* _ПРОВЕРЬТЕ ПОНИМАНИЕ_
[1] Пожалуйста, ответьте по тексту об Унгерне на три вопроса:
(a) Какой декрет имеется в виду и когда он был издан?
(b) До какого события, по словам Унгерна, должны пройти 1330 дней?
(c) Какие три календаря наложились друг на друга?
[2] Перепишите фрагмент текста об Унгерне от «Имеется в виду» до «день в день.» включительно, подставив «Азиатского корпуса» вместо «Азиатской дивизии».
[3] Объясните в одном–трех предложениях, почему, согласно тексту об Унгерне, он в Монголии перешел с европейского времяисчисления на восточное.

* _ИСХОДНЫЙ ТЕКСТ_
-.-.-

Завершается приказ предсказанием пророка Даниила о «Михаиле, Князе Великом» и сроках его пришествия: «Со времени прекращения ежедневной жертвы и поставления мерзости запустения пройдет 1290 дней. Блажен, кто ожидает и достигнет 1330 дней»[172].
Далее между этими словами и подписью Унгерна содержится лишь заключительный краткий призыв к «стойкости и подвигу».
Те, кто допрашивал его в плену, поинтересовались, естественно, почему он не оборвал цитату раньше, для чего счел нужным привести эти две цифры. Унгерн ответил, что 1290 дней должны пройти «с момента издания декрета о закрытии церквей до начала борьбы, а 1330 — до освобождения от большевиков».
Имеется в виду изданный 20 января (2 февраля) 1918 года Декрет об отделении церкви от государства. Однако если считать с этого дня, то «до начала борьбы», то есть до выступления Азиатской дивизии из Урги, прошло не 1290 дней, а приблизительно на три месяца меньше. Зато эти недостающие месяцы как раз появляются, если вести счет с Октябрьского переворота. В таком случае все совпадает практически день в день.
Сомнительно, чтобы Унгерн сам, с карандашом в руке, занимался подобными подсчетами. По-видимому, кто-то подсказал ему возможность соотнести эти цифры с датой похода в Забайкалье, а он не стал вдаваться в детали. Достаточно было и того, что реальные сроки приближаются к указанным в Священном Писании.
Отношения Унгерна со временем складывались непросто. Его планы были настолько грандиозны, что недели и месяцы мало что значили, все было погружено в вечность. Вдобавок в Монголии он с европейского времяисчисления постепенно перешел на восточное, чтобы удобнее было иметь дело с ламами и чиновниками и не путаться со старым стилем и новым, который к 1921 году одни эмигранты начали признавать, а другие по-прежнему отвергали. Три календаря — юлианский, григорианский и лунный — наложились друг на друга и произвели окончательную сумятицу в его памяти, без того не блестящей во всем, что касалось чисел. Нередко на допросах ему не удавалось вспомнить точные даты даже относительно недавних событий. «Мне трудно восстановить, — признался он однажды, — я все лунными месяцами считал».
Воссоздать посуточную хронологию своего похода ему было тем сложнее, что у монголов и тибетцев счет дней в лунном месяце идет не по порядку. Астрологи заранее определяют неблагоприятные совпадения чисел с днями недели, и такие числа попросту исключаются из общего счета. Скажем, после 1-го числа какого-то месяца следует 3-е, поскольку 2-го в этом месяце быть не должно во избежание возможных в этот день несчастий. Соответственно, чтобы не нарушался календарный цикл, какое-нибудь число удваивается, и два дня в месяце фигурируют под одной и той же датой.

-.-.-

* _ПРИВЕДЁННЫЕ СВЕДЕНИЯ_
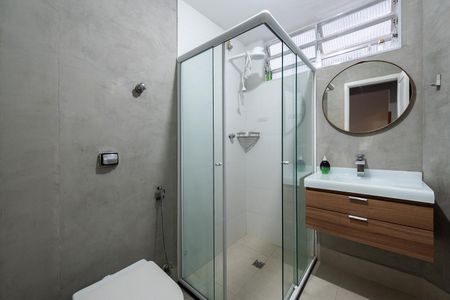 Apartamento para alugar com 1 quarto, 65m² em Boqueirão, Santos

-.-.-

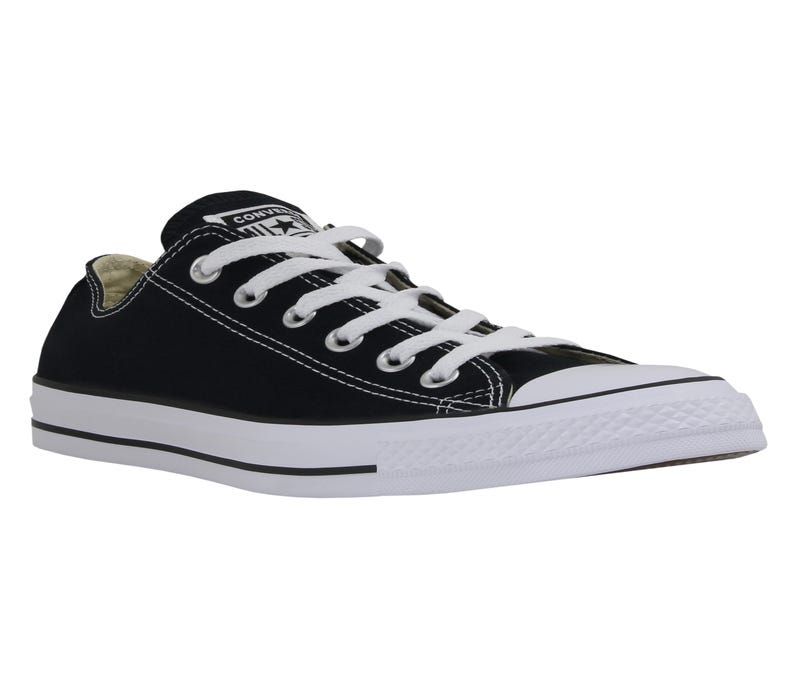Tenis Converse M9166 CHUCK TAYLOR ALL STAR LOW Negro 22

-.-.-

* _ОТВЕТЫ К ЗАДАНИЯМ_
[1]
(a) Декрет об отделении церкви от государства, изданный 20 января (2 февраля) 1918 года.
(b) До освобождения от большевиков.
(c) Юлианский, григорианский и лунный.

[2]
Имеется в виду изданный 20 января (2 февраля) 1918 года Декрет об отделении церкви от государства. Однако если считать с этого дня, то «до начала борьбы», то есть до выступления Азиатского корпуса из Урги, прошло не 1290 дней, а приблизительно на три месяца меньше. Зато эти недостающие месяцы как раз появляются, если вести счет с Октябрьского переворота. В таком случае все совпадает практически день в день.

[3] Унгерн перешел на восточное времяисчисление, чтобы удобнее было иметь дело с ламами и чиновниками. Кроме того, так он не путался со старым и новым стилем, который к 1921 году одни эмигранты начали признавать, а другие по-прежнему отвергали.